Scopes looked at him coldly. “Piss-poor. Don’t you think those chimps need to be fed, too?”

“Right!” Falfa honked the horn again. Scopes pressed a button, cutting off the video communication, and sat back on the sofa. He typed a few more commands, then stopped. Suddenly, with another curse, he winged the keyboard angrily across the room. The keyboard hit the wall with a sharp cracking sound. A single key, jarred loose, rattled across the polished floor. Scopes flopped back onto the sofa, motionless.

A moment later the door hissed open and a tall man of perhaps sixty appeared. He was dressed in a charcoal suit, with a starched white shirt, wing-tip shoes, and a blue silk tie. Between graying temples, two fine gray eyes framed a small, chiseled nose.

“Is everything all right, Mr. Scopes?” the figure asked.

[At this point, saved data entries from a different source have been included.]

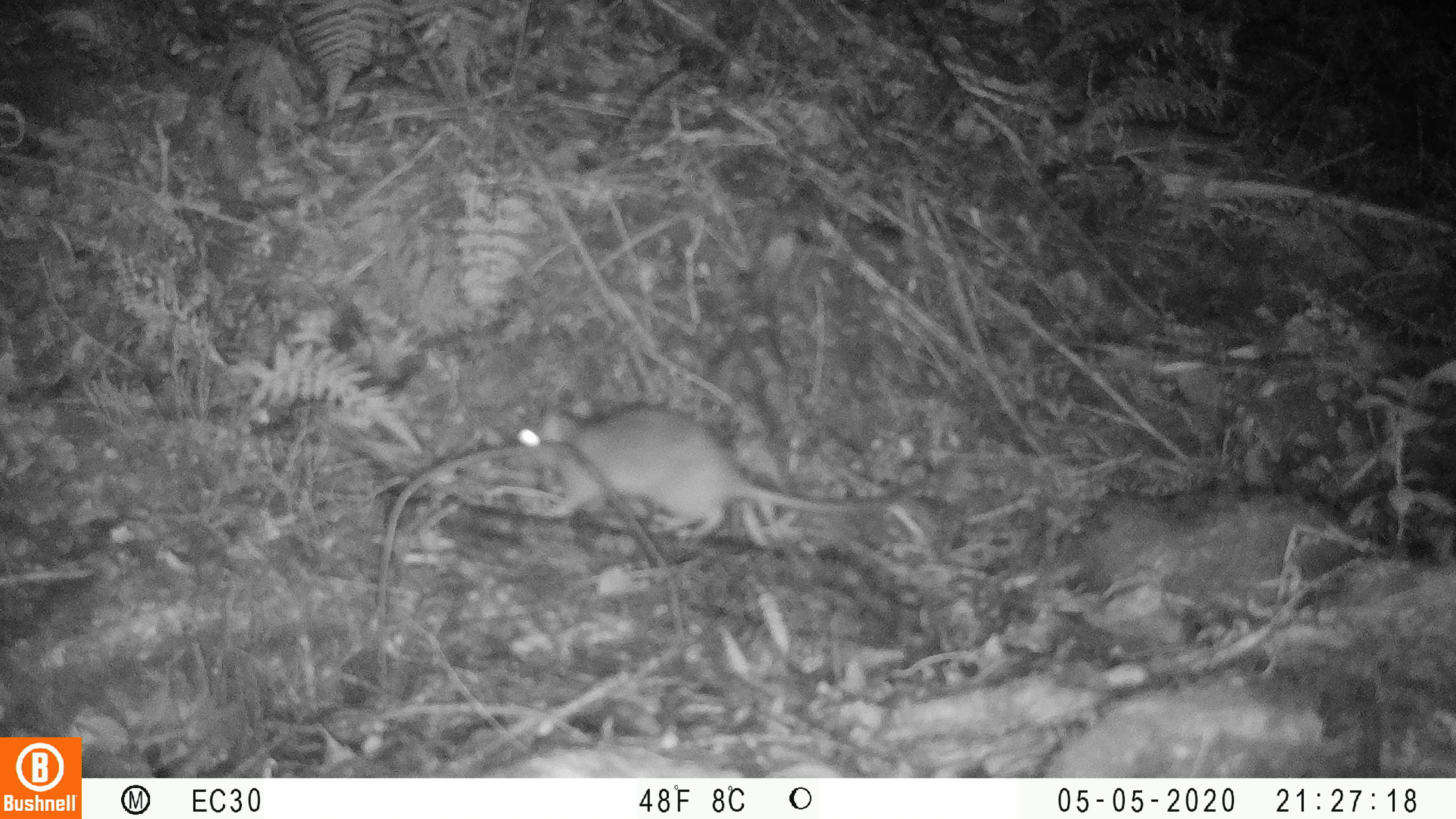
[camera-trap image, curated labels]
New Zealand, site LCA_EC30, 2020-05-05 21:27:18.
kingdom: Animalia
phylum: Chordata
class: Mammalia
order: Rodentia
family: Muridae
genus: Rattus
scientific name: Rattus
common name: rat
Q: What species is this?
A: Rat (Rattus).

Scopes gestured toward the keyboard. “The keyboard is broken.”

The figure smiled ironically. “I take it Mr. Falfa finally checked in.”

Scopes laughed, rubbing his unruly hair. “Correct. These animal collectors are the lowest form of human being I’ve encountered. It’s a shame the Mount Dragon appetite for chimps seems insatiable.”

Spencer Fairley inclined his head. “I wish you would let somebody else handle these details, sir. You seem to find them so upsetting.”

Scopes shook his head. “This project is too important.”

“If you say so, sir. Can I get you anything else besides a new keyboard?”

Scopes waved his hand absently. As Fairley turned to go, Scopes suddenly spoke again. “Wait. There were two things, after all. Did you see the Channel Seven news last night?”